GIVEN EXERCISE:
Transcribe everything in the data word for word. Pictures are left out.

Spatial question records
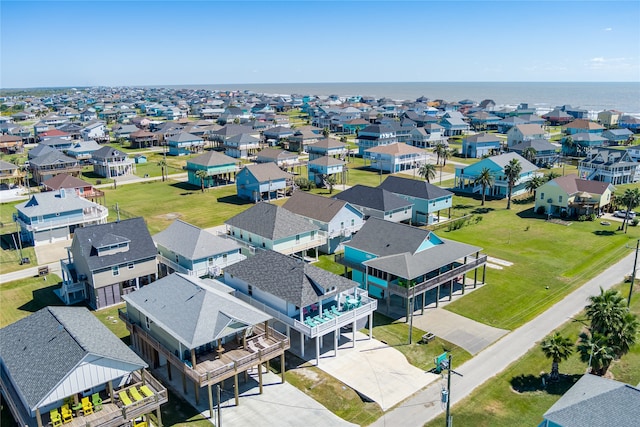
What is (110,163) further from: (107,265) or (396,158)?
(107,265)

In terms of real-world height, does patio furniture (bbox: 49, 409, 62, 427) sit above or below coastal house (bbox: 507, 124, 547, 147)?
below

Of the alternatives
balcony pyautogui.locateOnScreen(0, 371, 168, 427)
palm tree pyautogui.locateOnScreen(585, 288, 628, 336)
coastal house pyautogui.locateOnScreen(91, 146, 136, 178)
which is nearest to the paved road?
palm tree pyautogui.locateOnScreen(585, 288, 628, 336)

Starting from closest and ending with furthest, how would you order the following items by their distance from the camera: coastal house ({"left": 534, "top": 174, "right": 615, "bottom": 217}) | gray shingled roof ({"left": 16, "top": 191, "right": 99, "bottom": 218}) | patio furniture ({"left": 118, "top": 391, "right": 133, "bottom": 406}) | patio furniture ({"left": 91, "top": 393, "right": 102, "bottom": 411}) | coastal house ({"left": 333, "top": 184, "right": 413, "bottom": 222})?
1. patio furniture ({"left": 91, "top": 393, "right": 102, "bottom": 411})
2. patio furniture ({"left": 118, "top": 391, "right": 133, "bottom": 406})
3. gray shingled roof ({"left": 16, "top": 191, "right": 99, "bottom": 218})
4. coastal house ({"left": 333, "top": 184, "right": 413, "bottom": 222})
5. coastal house ({"left": 534, "top": 174, "right": 615, "bottom": 217})

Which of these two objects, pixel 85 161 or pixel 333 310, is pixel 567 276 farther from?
pixel 85 161

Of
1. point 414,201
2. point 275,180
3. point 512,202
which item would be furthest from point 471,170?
point 275,180

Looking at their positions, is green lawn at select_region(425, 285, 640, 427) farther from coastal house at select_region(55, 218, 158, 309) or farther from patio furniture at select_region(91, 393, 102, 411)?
coastal house at select_region(55, 218, 158, 309)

PROBLEM SOLUTION:
What is (110,163) further from: (107,265) or (396,158)?
(107,265)

In terms of real-world height, does patio furniture (bbox: 49, 409, 62, 427) sit above or below coastal house (bbox: 507, 124, 547, 147)?
below

Of the alternatives
balcony pyautogui.locateOnScreen(0, 371, 168, 427)
palm tree pyautogui.locateOnScreen(585, 288, 628, 336)
coastal house pyautogui.locateOnScreen(91, 146, 136, 178)
which is nearest to the paved road?
palm tree pyautogui.locateOnScreen(585, 288, 628, 336)

Starting from closest and ending with furthest, how would you order the following items by their distance from the camera: coastal house ({"left": 534, "top": 174, "right": 615, "bottom": 217}) | gray shingled roof ({"left": 16, "top": 191, "right": 99, "bottom": 218}) | patio furniture ({"left": 118, "top": 391, "right": 133, "bottom": 406}) | patio furniture ({"left": 91, "top": 393, "right": 102, "bottom": 411}) | coastal house ({"left": 333, "top": 184, "right": 413, "bottom": 222})?
1. patio furniture ({"left": 91, "top": 393, "right": 102, "bottom": 411})
2. patio furniture ({"left": 118, "top": 391, "right": 133, "bottom": 406})
3. gray shingled roof ({"left": 16, "top": 191, "right": 99, "bottom": 218})
4. coastal house ({"left": 333, "top": 184, "right": 413, "bottom": 222})
5. coastal house ({"left": 534, "top": 174, "right": 615, "bottom": 217})

Which of these two objects, pixel 85 161 or pixel 333 310, is pixel 567 276 farther from?
pixel 85 161

Of
1. point 414,201
2. point 275,180
3. point 512,202
which item would be furthest from point 471,170?
point 275,180

Looking at their positions, is green lawn at select_region(425, 285, 640, 427) farther from coastal house at select_region(55, 218, 158, 309) or farther from patio furniture at select_region(91, 393, 102, 411)?
coastal house at select_region(55, 218, 158, 309)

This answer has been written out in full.